Just als mein Blick unauffällig zu ihnen wanderte, stand sie auf, griff entschlossen den roten Rollkoffer und eilte gradlinig auf den Eingang des S-Bahnhofs zu. Etwas zu entschlossen, so ganz stimmte der Verve nicht, war mehr ein Schutz. Wir brauchen das manchmal, bravo also. Er schaute ihr ungerührt nach, ein recht typischer Vertreter des emotional unerreichbaren Mannes, die ganze Gestalt eine einzige Maske. Kurz bevor sie, die Lady, in dem Eingang verschwand, drehte sie sich noch einmal schüchtern in seine Richtung um, winkte mädchenhaft und scheu zu ihm hinüber - und wurde schon in ihrer eigenen Gehbewegung von dem seltsamsten aller Eingänge in Empfang genommen. Mein erneuter Blick in seine Richtung vermochte nicht mehr Gemütsbewegung auszumachen als zuvor. Vielmehr saß er unbewegt noch eine Weile auf den Stufen und versuchte tatsächlich Blickkontakt mit mir aufzunehmen, soweit es die Sonnenbrille zuließ. Nee, nee, Freundchen, so nicht, war meine telepathische Antwort, da wandte ich mich lieber wieder der Pracht des Lebens zu. Pracht, Platz, Park n' sunset, so to speak.

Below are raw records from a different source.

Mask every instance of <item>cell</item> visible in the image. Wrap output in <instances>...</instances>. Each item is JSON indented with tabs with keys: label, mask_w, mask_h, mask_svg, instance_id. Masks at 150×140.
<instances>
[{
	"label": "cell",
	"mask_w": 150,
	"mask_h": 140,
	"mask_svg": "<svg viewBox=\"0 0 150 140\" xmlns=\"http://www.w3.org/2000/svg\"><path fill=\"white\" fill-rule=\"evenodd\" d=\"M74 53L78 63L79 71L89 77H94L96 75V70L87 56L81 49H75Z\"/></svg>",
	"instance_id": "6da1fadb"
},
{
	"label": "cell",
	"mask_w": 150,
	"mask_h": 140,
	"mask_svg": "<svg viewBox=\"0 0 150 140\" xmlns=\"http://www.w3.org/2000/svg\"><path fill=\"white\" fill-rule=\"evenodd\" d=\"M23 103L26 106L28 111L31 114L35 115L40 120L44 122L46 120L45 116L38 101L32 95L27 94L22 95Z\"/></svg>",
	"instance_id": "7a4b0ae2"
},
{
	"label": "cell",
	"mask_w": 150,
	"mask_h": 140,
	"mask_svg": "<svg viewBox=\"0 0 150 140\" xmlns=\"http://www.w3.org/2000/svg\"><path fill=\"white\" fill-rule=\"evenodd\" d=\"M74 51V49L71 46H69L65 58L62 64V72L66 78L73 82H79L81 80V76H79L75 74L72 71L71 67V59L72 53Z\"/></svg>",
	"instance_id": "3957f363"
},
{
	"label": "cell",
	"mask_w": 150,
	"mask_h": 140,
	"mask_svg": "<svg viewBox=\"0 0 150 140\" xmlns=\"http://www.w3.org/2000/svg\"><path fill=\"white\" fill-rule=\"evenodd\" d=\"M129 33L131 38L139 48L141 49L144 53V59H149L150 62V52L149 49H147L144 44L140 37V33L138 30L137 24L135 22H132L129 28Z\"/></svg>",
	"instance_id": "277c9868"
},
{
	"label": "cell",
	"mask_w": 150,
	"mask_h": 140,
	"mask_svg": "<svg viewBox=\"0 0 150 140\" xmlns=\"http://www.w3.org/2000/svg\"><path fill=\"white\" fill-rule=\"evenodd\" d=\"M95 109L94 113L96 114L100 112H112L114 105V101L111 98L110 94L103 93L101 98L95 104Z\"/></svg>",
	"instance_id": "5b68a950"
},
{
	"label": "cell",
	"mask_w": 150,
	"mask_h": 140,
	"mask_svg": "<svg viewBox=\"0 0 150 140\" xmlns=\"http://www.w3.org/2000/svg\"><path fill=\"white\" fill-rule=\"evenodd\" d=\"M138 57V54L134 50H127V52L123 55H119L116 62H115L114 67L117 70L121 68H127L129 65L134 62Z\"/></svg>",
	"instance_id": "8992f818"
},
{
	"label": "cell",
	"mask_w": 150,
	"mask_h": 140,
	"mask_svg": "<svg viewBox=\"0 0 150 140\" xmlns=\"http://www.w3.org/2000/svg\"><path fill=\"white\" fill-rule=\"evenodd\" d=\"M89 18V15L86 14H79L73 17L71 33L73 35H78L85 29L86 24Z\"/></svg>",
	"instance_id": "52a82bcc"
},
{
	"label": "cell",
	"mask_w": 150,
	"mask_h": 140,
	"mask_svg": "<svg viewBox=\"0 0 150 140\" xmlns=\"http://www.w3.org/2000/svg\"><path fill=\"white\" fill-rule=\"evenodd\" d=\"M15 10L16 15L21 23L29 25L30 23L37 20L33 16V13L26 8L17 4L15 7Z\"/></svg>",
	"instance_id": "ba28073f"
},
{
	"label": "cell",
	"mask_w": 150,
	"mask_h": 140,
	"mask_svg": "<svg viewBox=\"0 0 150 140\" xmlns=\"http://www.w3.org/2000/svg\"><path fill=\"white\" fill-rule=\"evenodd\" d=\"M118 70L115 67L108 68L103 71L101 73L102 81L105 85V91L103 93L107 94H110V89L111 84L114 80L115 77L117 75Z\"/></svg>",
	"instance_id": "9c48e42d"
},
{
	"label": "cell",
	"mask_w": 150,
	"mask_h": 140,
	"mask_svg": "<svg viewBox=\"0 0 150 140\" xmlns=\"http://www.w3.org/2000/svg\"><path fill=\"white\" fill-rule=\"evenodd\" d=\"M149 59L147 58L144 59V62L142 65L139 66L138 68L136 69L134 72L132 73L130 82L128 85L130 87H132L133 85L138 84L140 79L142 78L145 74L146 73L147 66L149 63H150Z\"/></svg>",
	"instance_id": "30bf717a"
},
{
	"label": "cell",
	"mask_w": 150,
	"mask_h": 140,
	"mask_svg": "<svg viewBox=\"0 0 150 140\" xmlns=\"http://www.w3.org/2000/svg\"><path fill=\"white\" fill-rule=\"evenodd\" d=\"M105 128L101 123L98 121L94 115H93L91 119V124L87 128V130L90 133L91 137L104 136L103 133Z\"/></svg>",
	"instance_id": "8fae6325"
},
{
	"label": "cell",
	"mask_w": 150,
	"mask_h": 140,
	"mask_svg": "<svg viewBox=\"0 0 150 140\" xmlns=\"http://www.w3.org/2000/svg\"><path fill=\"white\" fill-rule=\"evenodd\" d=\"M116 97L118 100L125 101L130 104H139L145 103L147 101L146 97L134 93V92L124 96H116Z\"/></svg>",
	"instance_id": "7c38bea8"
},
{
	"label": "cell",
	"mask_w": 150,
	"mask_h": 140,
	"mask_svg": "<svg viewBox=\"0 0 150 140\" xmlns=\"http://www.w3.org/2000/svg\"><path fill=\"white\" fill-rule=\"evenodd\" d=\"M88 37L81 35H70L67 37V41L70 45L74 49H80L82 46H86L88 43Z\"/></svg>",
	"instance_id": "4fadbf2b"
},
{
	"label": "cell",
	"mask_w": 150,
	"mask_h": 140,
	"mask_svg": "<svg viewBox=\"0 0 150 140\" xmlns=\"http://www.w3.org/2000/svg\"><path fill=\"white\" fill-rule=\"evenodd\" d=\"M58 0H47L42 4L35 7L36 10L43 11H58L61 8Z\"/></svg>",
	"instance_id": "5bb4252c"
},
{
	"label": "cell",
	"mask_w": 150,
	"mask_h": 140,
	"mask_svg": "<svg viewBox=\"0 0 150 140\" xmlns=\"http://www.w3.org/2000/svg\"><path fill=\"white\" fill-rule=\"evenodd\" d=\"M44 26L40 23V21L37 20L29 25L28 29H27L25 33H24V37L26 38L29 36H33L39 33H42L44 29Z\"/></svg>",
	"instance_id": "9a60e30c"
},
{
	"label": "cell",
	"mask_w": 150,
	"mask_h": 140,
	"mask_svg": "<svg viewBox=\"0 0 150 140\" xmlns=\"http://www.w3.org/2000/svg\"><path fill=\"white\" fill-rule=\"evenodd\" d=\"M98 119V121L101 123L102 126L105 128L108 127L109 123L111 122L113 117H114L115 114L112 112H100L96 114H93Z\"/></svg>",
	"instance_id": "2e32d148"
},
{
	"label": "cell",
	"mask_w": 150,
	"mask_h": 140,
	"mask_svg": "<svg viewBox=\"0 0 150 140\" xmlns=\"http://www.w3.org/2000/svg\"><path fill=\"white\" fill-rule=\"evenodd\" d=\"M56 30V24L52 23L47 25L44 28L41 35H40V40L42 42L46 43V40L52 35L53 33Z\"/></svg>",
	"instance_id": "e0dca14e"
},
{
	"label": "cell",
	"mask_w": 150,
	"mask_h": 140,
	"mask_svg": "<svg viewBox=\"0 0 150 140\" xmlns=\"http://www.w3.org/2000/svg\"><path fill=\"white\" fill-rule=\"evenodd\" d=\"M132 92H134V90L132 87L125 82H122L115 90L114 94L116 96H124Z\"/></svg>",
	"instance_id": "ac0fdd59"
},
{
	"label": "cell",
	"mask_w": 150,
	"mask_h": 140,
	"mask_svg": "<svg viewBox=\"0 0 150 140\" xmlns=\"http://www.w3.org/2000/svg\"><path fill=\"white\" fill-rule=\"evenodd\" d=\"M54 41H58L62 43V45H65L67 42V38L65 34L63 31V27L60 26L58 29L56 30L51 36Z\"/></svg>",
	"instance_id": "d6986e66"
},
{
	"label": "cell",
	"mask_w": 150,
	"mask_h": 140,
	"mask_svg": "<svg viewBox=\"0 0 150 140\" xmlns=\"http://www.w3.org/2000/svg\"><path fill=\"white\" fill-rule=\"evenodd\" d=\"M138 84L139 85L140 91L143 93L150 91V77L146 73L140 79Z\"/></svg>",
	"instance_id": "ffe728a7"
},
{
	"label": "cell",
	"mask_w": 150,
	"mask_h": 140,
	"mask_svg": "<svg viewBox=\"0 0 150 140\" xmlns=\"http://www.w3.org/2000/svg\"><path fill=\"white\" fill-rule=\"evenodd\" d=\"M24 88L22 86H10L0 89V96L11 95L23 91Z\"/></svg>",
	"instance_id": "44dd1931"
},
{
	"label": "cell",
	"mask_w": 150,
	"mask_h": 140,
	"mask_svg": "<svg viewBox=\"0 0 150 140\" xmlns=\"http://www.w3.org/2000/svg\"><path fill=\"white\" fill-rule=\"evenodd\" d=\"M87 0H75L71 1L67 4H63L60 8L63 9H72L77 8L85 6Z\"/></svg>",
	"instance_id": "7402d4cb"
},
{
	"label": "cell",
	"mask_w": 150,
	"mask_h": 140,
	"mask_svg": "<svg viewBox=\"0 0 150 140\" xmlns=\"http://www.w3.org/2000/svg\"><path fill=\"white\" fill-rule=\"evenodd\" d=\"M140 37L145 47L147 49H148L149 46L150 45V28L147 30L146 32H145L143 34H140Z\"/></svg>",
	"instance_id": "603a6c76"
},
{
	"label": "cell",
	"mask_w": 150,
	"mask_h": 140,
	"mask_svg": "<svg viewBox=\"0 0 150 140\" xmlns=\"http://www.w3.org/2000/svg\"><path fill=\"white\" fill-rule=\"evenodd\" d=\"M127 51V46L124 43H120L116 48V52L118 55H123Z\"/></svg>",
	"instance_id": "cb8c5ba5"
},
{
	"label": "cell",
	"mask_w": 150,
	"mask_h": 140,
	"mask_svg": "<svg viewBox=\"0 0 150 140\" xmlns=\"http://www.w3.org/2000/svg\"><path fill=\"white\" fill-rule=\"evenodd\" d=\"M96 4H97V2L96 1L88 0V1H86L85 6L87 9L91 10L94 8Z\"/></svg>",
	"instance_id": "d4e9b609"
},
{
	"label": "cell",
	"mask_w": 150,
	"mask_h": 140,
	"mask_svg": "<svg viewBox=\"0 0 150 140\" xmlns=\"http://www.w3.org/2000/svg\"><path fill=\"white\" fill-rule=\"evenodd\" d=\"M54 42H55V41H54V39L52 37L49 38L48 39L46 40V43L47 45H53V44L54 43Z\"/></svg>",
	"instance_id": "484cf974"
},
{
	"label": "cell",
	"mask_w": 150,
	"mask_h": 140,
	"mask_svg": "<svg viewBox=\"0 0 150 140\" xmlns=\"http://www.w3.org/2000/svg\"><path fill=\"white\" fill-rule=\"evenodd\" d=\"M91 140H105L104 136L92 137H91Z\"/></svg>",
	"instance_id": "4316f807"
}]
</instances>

Als die Dämmerung langsam mehr wurde als das Licht, erhob ich mich und schlenderte zu meinem Fahrrad vor dem Biosupermarkt zur Linken. Der Unbewegte war inzwischen verschwunden und ich sah: Dort wo die Beiden gesessen hatten, war der Platz dunkler, weil leicht abgenutzt. Das heisst, dass dort öfter Menschen aus irgendeinem Grund sitzen, miteinander sprechen oder um dem Sonnenuntergang nahe zu sein – da hier ja die beste Sicht. Das ist von eigener Schönheit, dass die Anwesenheit, die Liebe zur Kommunikation – miteinander und auch mit der Natur – sich in dieser Abgewetztheit zeigt.

Ich fühlte ich mich noch an einigen, darauffolgenden Abenden zu der Magie des Sonnenuntergangs an diesem Ort hingezogen. Ich fuhr dann kurz 'rüber und sog 5 Minuten das Lichtspiel in mich ein.

Der Unbewegte saß noch ein weiteres Mal genau dort auf dem abgewetzten Platz, mit einem anderen Gesprächspartner, wir erkannten uns von weitem.

Wie einen anderen Raum betretend, fliegend im Krebsgang raus aus der Stadt, reise ich ca. eine Woche später zu einer Freundin aufs Land. Hier ist mir die Sonne vom Wesen her näher. Hier werden die Geschichten anders erzählt. Direkter, aber auch zärtlicher. Manchmal auch gar nicht gesprochen, sondern sie fließen unmittelbar in das Abendlicht hinein, so wie vorgestern, als ich auf einmal anfing zu tanzen, zu  einer Melodie, die ich nie zuvor hörte. Ich tanzte, ich schritt, ich schlenderte, ich müßigging... und wirklich keine Sekunde war wie die nächste in diesem anderen wahnsinns Sonnenuntergang bei meiner soulsister auf dem Land.